_REQUIRED TASK:_
In the listing, copy everything from the line containing "Which would you" down to the line containing "which is closest", replacing "the point at" with "the location at" and leaving the rest unchanged.
[Begin ROWS]
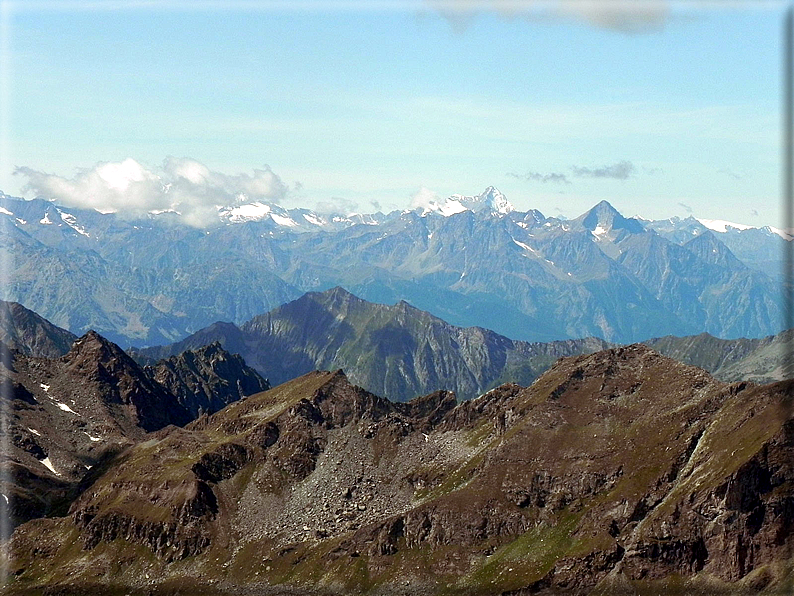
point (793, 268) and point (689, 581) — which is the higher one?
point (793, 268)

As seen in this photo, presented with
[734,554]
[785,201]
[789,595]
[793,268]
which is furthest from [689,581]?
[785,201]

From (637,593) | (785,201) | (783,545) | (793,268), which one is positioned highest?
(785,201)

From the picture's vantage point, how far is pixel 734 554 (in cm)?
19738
[End ROWS]
[Begin ROWS]
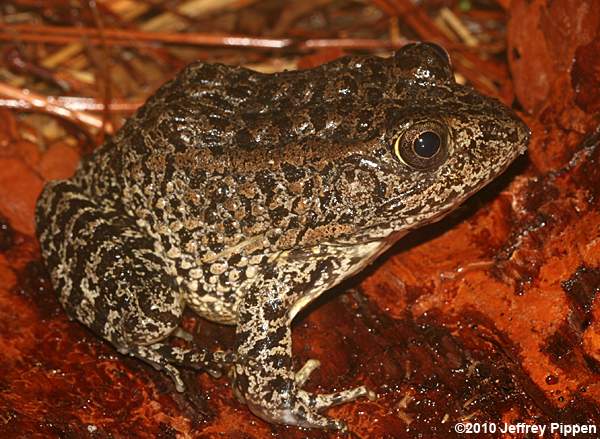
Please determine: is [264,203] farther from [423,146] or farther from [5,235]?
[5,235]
[End ROWS]
[Begin ROWS]
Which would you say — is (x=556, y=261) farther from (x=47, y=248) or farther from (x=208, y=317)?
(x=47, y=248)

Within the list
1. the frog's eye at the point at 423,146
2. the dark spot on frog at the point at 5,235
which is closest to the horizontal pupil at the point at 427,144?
[End ROWS]
_TASK ANSWER:_
Which would you say — is (x=556, y=261) farther from (x=47, y=248) or farther from (x=208, y=317)?
(x=47, y=248)

Within the list
1. the frog's eye at the location at 423,146
2. the dark spot on frog at the location at 5,235
which is closest to the horizontal pupil at the location at 427,144?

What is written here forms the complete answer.